Dive Brief:
- Economic growth will likely be soft during the first half of this year, held back by gloomy consumer sentiments and weak new orders for manufactured goods, the Conference Board said Thursday.
- The Leading Economic Index fell 0.2% in December for its fifth straight monthly decline despite strength in equity markets, a rise in building permits for private housing and a positive mix of credit availability and risk, the Conference Board said.
- “The LEI signals weaker economic activity at the start of this year,” Justyna Zabinska-LaMonica, the Conference Board’s senior manager for business cycle indicators, said in a statement. An increase in unemployment claims and decline in average weekly hours in manufacturing also dimmed the outlook, she said, noting that the Conference Board forecasts 2.1% economic growth this year.
Dive Insight:
The economy, while continuing a nearly six-year-old expansion, has spun off mixed signals in recent months.
Weakness in the labor market prompted the Federal Reserve to cut borrowing costs by a quarter percentage point three times in the final months of 2025 even though inflation remains above the central bank’s 2% target.
Unemployment fell last month by 0.1 percentage point to 4.3%, the Bureau of Labor Statistics said on Feb. 11, as employers added 130,000 jobs in a hiring surge that far exceeded expectations.
More recently, initial claims for unemployment insurance declined during the week ended Feb. 14 by the most since November, the Labor Department said Thursday. Applications for benefits fell by 23,000 to 206,000.

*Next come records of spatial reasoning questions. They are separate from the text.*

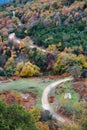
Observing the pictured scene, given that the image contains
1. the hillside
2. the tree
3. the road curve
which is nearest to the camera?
the tree

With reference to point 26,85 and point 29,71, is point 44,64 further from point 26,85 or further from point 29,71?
point 26,85

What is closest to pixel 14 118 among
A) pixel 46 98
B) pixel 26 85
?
pixel 46 98

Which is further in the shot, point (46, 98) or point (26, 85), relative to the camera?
point (26, 85)

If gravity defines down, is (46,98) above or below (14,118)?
below

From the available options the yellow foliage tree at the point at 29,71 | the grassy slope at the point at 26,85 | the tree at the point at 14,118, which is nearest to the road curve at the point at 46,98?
the grassy slope at the point at 26,85

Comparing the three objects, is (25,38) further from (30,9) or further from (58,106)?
(58,106)

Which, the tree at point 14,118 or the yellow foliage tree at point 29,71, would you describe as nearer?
the tree at point 14,118

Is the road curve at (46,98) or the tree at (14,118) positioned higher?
the tree at (14,118)

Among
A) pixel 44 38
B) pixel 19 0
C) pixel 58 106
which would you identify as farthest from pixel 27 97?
pixel 19 0

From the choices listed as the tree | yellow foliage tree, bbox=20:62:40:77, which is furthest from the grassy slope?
the tree

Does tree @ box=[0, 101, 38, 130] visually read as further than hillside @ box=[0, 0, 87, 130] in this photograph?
No

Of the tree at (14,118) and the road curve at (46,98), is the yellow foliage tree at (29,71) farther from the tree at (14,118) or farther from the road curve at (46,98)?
the tree at (14,118)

“The labor market has remained pretty resilient,” Minneapolis Fed President Neel Kashkari said Thursday.
“It's a softer labor market than it was a year or two ago, but as you look out across the country, the job market seems pretty, pretty good, decent to pretty good,” he said, answering a question during an event in Fargo, North Dakota.

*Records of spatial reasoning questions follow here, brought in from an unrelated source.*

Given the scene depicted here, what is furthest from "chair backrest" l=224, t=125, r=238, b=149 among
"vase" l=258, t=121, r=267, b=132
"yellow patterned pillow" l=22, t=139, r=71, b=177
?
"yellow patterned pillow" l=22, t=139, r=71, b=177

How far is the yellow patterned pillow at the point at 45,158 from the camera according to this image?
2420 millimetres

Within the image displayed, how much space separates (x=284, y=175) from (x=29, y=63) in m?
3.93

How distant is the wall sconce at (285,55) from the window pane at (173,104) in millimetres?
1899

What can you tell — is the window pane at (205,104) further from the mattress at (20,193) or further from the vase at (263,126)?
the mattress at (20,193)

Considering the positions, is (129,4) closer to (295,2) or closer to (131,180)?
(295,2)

At the same time, inflation, as measured by the consumer price index slowed last month to a lower-than-forecast 2.4% from 2.7% in December, the Bureau of Labor Statistics said Friday.
So-called core inflation, which excludes volatile food and energy prices, cooled to 2.5% last month from 2.6% during the prior month.

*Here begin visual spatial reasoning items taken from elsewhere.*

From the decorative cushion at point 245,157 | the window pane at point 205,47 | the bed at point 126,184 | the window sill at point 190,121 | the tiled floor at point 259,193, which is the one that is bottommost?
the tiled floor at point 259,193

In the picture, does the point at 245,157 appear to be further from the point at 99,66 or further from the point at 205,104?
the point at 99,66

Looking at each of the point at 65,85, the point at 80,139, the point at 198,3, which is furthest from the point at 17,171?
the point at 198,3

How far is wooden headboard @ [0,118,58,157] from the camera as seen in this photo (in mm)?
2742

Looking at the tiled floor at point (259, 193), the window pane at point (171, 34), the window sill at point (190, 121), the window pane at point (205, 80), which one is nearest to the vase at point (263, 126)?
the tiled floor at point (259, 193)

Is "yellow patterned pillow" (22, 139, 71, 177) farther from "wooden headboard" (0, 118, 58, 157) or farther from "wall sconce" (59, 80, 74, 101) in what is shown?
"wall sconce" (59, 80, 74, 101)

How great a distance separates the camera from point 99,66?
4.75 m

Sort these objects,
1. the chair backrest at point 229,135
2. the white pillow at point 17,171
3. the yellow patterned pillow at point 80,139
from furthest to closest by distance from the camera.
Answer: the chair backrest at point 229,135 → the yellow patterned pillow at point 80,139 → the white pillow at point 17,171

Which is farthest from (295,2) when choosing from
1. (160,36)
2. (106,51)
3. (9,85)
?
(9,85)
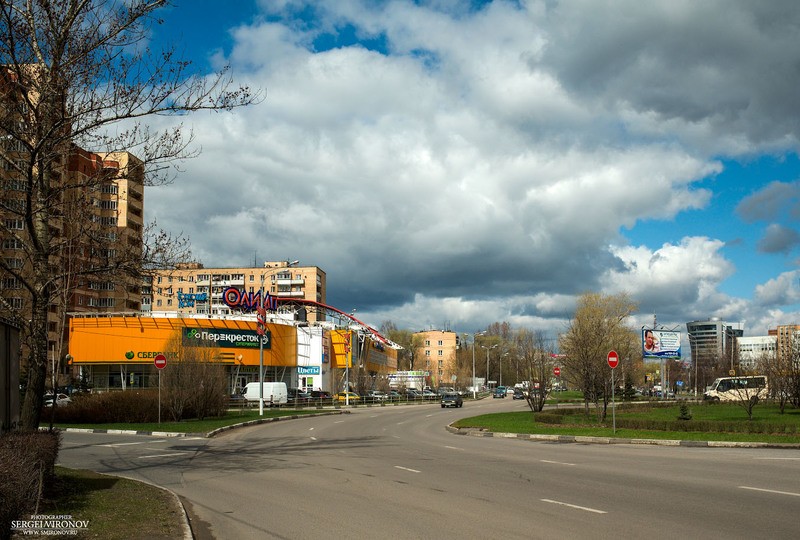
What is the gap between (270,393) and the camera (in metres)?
62.0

“We want to get inflation at 2% and we want to have as many Americans working as possible, and sometimes we have to trade these things off,” Kashkari said.
“My guess is we're pretty close to neutral on where our monetary policy is,” he said, referring to a level of the federal funds rate that neither spurs nor slows economic growth.
The economy probably grew at a 3% annual rate during the fourth quarter of 2025, the Atlanta Fed said Thursday.
The district bank on Wednesday estimated a 3.6% annual rate of growth for the quarter before release Thursday of the LEI and government data showing a $70.3 billion trade deficit in December.